Der nun angeklagte Justizwachebeamte bekam im Juni 2016 mit, dass „Horror-Hans“ aus einer Einrichtung in der Steiermark ntwichen war. „Ich bewege mich sehr viel im öffentlichen Raum, bin viel in der Natur unterwegs“, erläuterte der 49-Jährige einem Schöffensenat. Er kannte „Horror-Hans“ persönlich und habe sich deshalb dessen aktuelles Äußeres einprägen wollen, um ihn im Fall einer zufälligen Begegnung wiedererkennen zu können: „Ich hätte dann die Exekutive verständigt und den Notruf gewählt.“

Angeklagter „Kandidat für Waschmittelwerbung“

„Er kann Waschmittelwerbung machen, so lupenrein ist seine Weste. Er hat alles richtig gemacht“, lobte Verteidiger Nikolaus Rast die Einstellung seines Mandanten. Dieser hätte in ausschließlich dienstlichem Interesse gehandelt: „Er zeigt Einsatz, ist motiviert. Und dafür sitzt er nun hier. Ist es das, was die Staatsanwaltschaft St. Pölten will? Dienst nach Vorschrift oder Ich-mach-gar-nix-mehr?“

„Ich sehe es als ureigenste Aufgabe der Justizwache, an der Suche nach einem Geflüchteten mitzuwirken. Entweder durch Identifizierung oder Anhaltung“, stellte Peter Hofkirchner, der stellvertretende Leiter der JA Josefstadt im Zeugenstand fest. Das Gericht schloss sich dieser Sichtweise am Ende an. „Sie durften davon ausgehen, dass dienstliches Interesse vorliegt“, meinte die Vorsitzende. Dem Angeklagten sei es rein ums Anschauen des Fotos gegangen, das er nicht ausgedruckt und weitergegeben hätte.

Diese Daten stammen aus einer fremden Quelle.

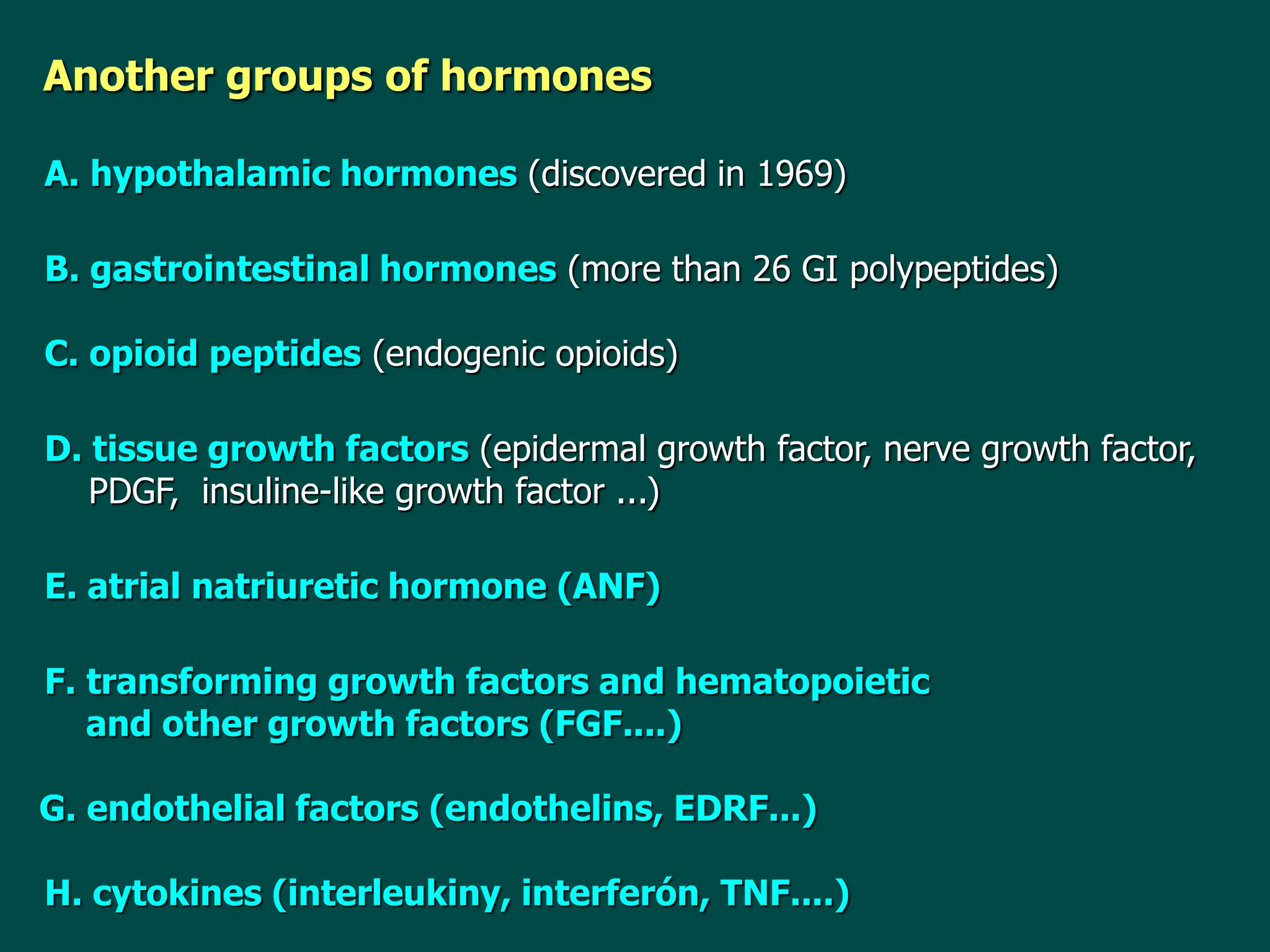 Another groups of hormones

A. hypothalamic hormones (discovered in 1969)

B. gastrointestinal hormones (more than 26 GI polypeptides)

C. opioid peptides (endogenic opioids)

D. tissue growth factors (epidermal growth factor, nerve growth factor, PDGF, insuline-like growth factor ...)

E. atrial natriuretic hormone (ANF)

F. transforming growth factors and hematopoietic and other growth factors (FGF....)

G. endothelial factors (endothelins, EDRF...)

H. cytokines (interleukiny, interferón, TNF....)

Staatsanwältin erbat Bedenkzeit

Der Freispruch ist nicht rechtskräftig. Die Staatsanwältin erbat Bedenkzeit. Ein zweiter Justizwachebeamter, der ebenfalls das Foto von „Horror-Hans“ aufgerufen hatte, war bereits am vergangenen Mittwoch in erster Instanz freigesprochen worden.